L’esperienza insegna che quantità e lunghezza nuocciono all’intensità. Ma è
tracimante il portato emozionale del ricordo e fatalmente non può che tradursi in
parole. A distanza di un anno
dall’ultima “entusiastica” visita alla
“Locanda” nulla è mutato. Come è inconsueto tutto ciò. In un’epoca che fa del
cambiamento rapido quasi una religione, trovare persone e luoghi da cui
promanano le medesime idealità e fragranze del recente passato è una rarità. Il
contesto ambientale è di indubitabile fascino. Il passaggio occasionale dei
gitanti sembra non intaccare i silenzi e
la profondissima quiete del maestoso schieramento arboreo che fa da corolla
alla struttura della Locanda.
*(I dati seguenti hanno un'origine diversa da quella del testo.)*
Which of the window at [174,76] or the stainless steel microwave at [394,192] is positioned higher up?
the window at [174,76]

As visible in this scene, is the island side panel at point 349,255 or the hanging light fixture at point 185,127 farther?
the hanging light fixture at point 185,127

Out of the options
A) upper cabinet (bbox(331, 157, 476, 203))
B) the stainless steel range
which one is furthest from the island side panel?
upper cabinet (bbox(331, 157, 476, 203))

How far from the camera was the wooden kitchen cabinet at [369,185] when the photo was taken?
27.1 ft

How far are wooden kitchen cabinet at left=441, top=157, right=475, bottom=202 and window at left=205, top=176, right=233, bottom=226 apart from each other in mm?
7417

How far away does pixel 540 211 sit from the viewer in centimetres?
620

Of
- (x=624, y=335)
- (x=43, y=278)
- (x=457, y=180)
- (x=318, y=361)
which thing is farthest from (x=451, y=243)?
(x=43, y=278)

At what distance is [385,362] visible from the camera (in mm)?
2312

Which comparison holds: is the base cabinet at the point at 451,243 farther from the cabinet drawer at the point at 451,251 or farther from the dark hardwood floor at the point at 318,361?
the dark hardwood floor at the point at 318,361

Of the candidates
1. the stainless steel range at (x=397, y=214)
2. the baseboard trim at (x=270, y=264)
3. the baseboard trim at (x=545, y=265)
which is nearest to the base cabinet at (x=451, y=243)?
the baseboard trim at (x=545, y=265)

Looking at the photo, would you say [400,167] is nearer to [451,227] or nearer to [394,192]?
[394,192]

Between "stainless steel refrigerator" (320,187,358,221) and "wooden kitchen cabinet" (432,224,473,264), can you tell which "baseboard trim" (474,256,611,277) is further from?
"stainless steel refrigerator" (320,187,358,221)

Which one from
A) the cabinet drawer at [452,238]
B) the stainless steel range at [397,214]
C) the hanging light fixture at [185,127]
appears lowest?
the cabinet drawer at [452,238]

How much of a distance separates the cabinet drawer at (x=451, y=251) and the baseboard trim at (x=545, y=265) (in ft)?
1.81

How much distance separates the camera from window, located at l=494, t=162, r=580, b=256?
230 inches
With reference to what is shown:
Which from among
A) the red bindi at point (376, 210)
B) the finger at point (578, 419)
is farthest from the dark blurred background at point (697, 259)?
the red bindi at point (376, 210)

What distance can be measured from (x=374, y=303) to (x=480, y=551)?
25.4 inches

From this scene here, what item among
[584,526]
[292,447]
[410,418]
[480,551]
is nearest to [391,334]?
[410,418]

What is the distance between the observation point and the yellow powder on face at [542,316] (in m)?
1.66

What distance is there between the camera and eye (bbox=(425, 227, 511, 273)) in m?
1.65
Poi ci si mette un clima che d’inverno si fa
rigidissimo ( la neve spesso a far da bordura a strade e sentieri…) a
respingere gli svogliati viandanti, adusi ormai a più comodi divertimenti e a
non reggere qualsivoglia ostilità, sia pure ambientale. Tutto concorre a
selezionare gli astanti anche a fronte di numerose presenze, come nel caso
della Pasquetta. L’accoglienza è stata
subito fraterna. Giuseppe Di Iorio, anima e motore di tutte le attività della
Locanda, è un eroe dei nostri giorni. Imperterrito e dall’allure senza tempo, produce
i vini “alla beva” nel locale e si
procaccia le materie prime (quasi tutte a Km. zero; erbe, funghi e tartufi ,
spesso a pochi metri dal desco!!) servite in svariate e tipiche preparazioni
gastronomiche. Qui parlare di prodotto genuino non è un eufemismo, né una
“boutade”: è la pura verità. La “N’noglia”, ad esempio. Il cosiddetto “salame
pezzente”, perché ricavato dall’utilizzo delle parti meno nobili del maiale, è
presente in svariate e prelibate versioni, sia secca che fresca, da cuocere
alla brace. Salume tipico per Campania, Puglia e Molise, alla Locanda trova il
suo “santuario” . Ha nobilitato gli antipasti e il “secondo”. Giuseppe poi
produce di suo una sorta di “soppressata”, ricavata presumibilmente dal filetto
del maiale, da urlo! Poche fettine rappresentano un’apoteosi del gusto!! ( Se
ne avessi nella mia dispensa credo che la condividerei con pochi selezionati
“altri”). Il tutto irrorato dai vini dell’ Agricola Biologica Belvedere, il
marchio enoico della "Locanda". Si parte con la bollicina “Brecciolosa”, “blend” di Falanghina e Greco spumantizzato col metodo
“ancestrale” e sboccato all’atto di servirlo ai tavoli. Pochi calici, e i
convitati chiedono a gran voce il “Rosso Malvone”. Così è chiamato il rosso di
corpo, di colore impenetrabile, che gli abitanti del posto sono soliti
consumare con i pasti; nome ispirato dalla pianta selvatica “malvone” con i
suoi grandi fiori rossi selvatici. Giuseppe lo fa col Montepulciano. La tradizione, che di solito
ignora il monovitigno, nella fattispecie
lo sposa. L’altro vino aziendale, il “Fraccato”, è un rosato ricavato da
svariate uve coltivate in un’unica vigna. E’ il vino che si ha il privilegio di
pigiare con i propri piedi durante la festa della vendemmia e poi di acquistare
in pochi, numerati esemplari. Alle varie etichette si è aggiunta anche una riserva di Aglianico, nomata “A” , comparsa sui tavoli a suggellare l’amicizia
tra i convenuti; un’amicizia che percepisci vera dagli sguardi, dalle parole,
dagli affetti. Poi il “Tre Canali”, assemblaggio di Aglianico, Montepulciano e
Uva di Troia, da portare a casa e gustare in ricordo dell’evento. Giuseppe si è
pure dotato di un vino da meditazione,
l’Elisir della Locanda: è una sorta di
“Ratafià” da Rosso Malvone e amarene locali.
Ha accompagnato la frutta e i dolci ,
anch’essi deliziosi. E ritrovando nella memoria il riverbero del montante oblio alcolico, ripenso quasi con
compassione a quei tanti, in città come in periferia, vicini e lontani, che si
dividono tra “fast” e “slow”, si barcamenano tra pseudo-tipicità e
pseudo-tradizione, incespicano tra gerundi e imperativi. False battaglie per
falsi o ingenui comprimari. Che inutile dispersione umana e professionale! Mentre
qui alla “Locanda”, lungo sentieri poco o nulla battuti, si rinnova l’incanto di un mondo che altrove è
scomparso ed è appannaggio di spiriti puri e liberi, appassionati e franchi,
diffusori quasi inconsapevoli di luce e bellezza, portatori della verità…
ultima, residua speranza dell’umanità.